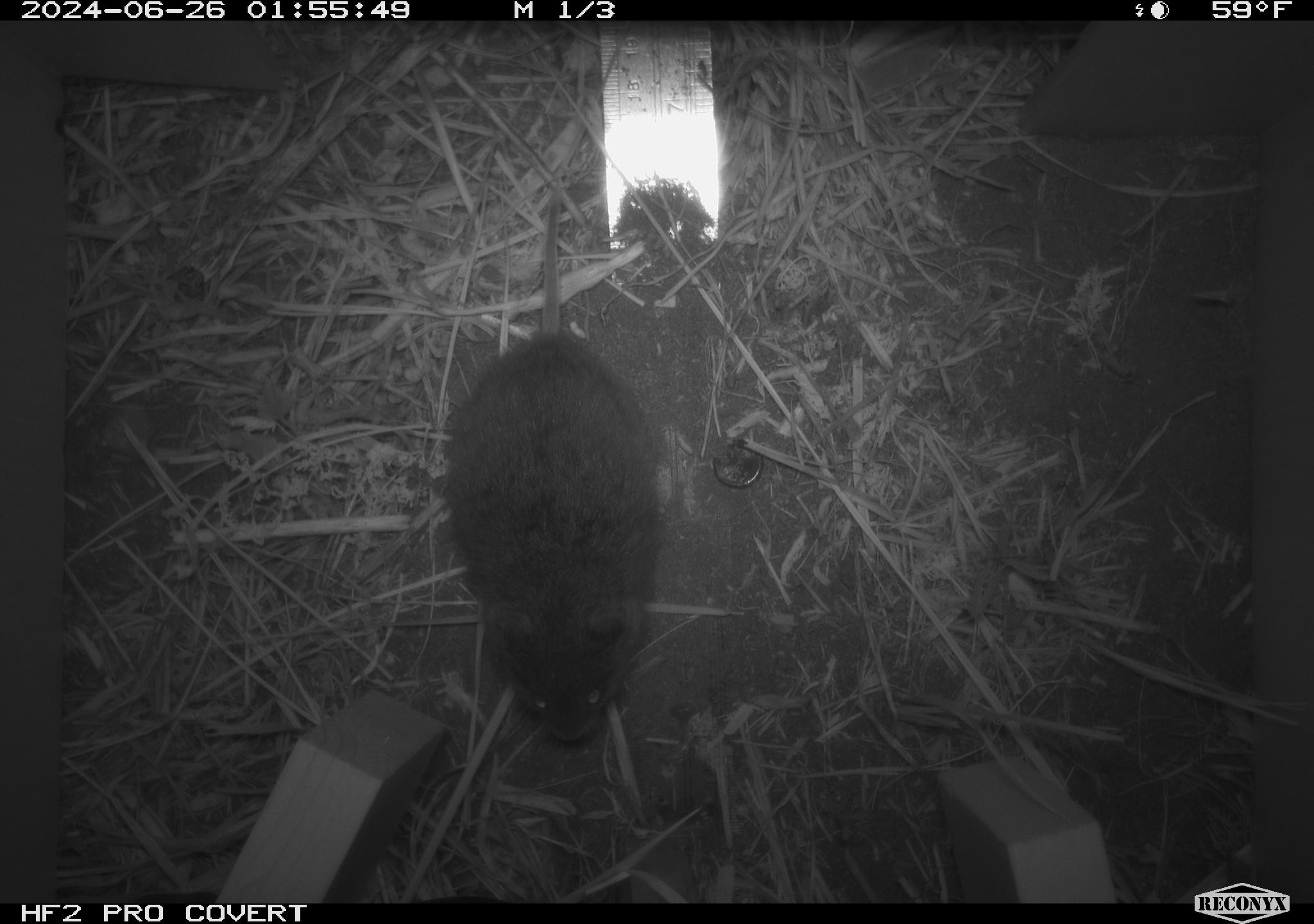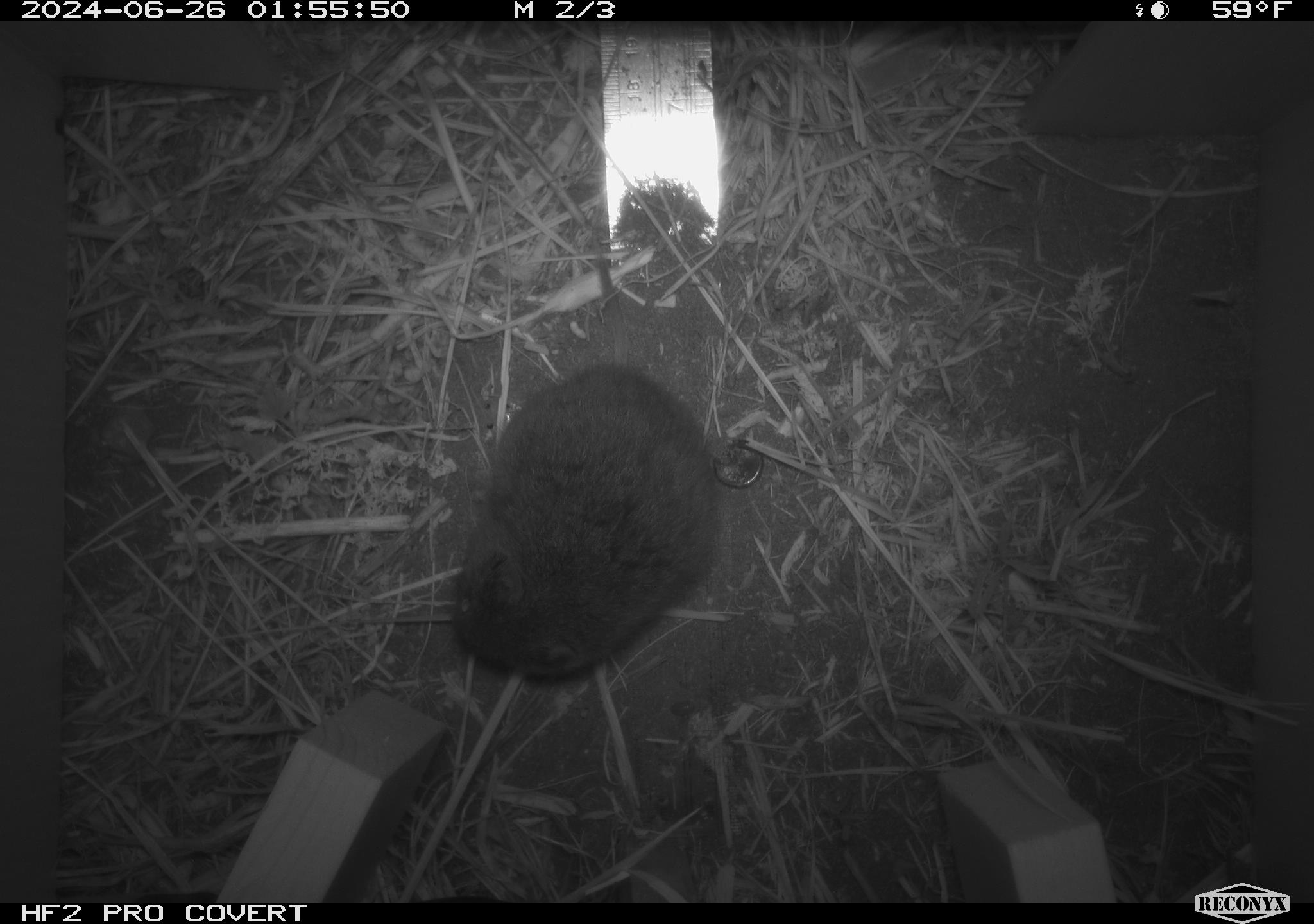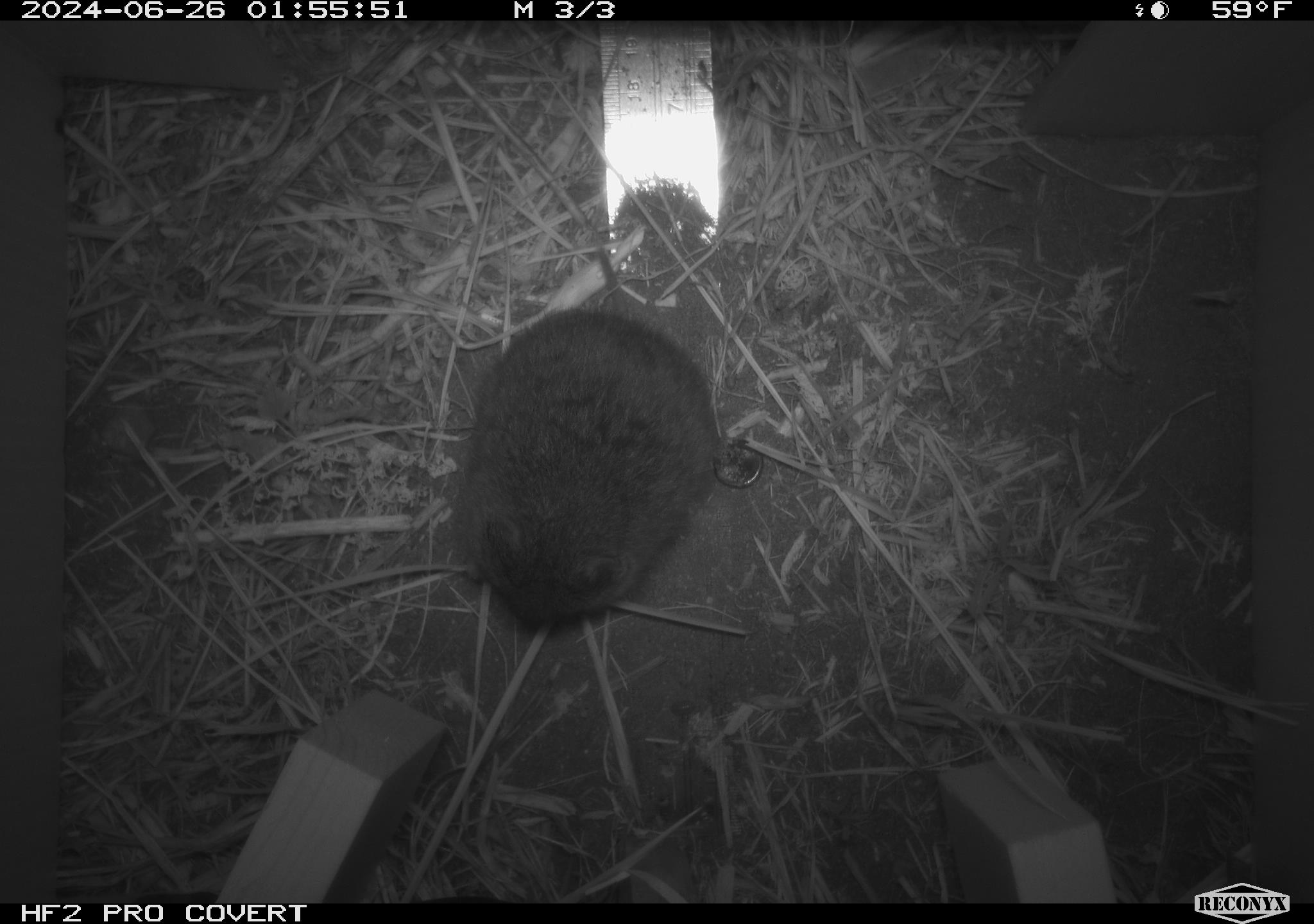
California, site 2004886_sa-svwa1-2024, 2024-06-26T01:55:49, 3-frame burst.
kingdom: Animalia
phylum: Chordata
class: Mammalia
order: Rodentia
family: Cricetidae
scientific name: Arvicolinae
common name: voles, lemmings, and muskrats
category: arvicolinae subfamily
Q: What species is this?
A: Arvicolinae subfamily (voles, lemmings, and muskrats) (Arvicolinae).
______________________________
▸ **What is being asked**
Begin with the line that contains "class: Mammalia" and end with the last line of the records; set down every line in that span exactly, and nothing else.

▸ **Exercise output**
class: Mammalia
order: Rodentia
family: Cricetidae
scientific name: Arvicolinae
common name: voles, lemmings, and muskrats
category: arvicolinae subfamily
Q: What species is this?
A: Arvicolinae subfamily (voles, lemmings, and muskrats) (Arvicolinae).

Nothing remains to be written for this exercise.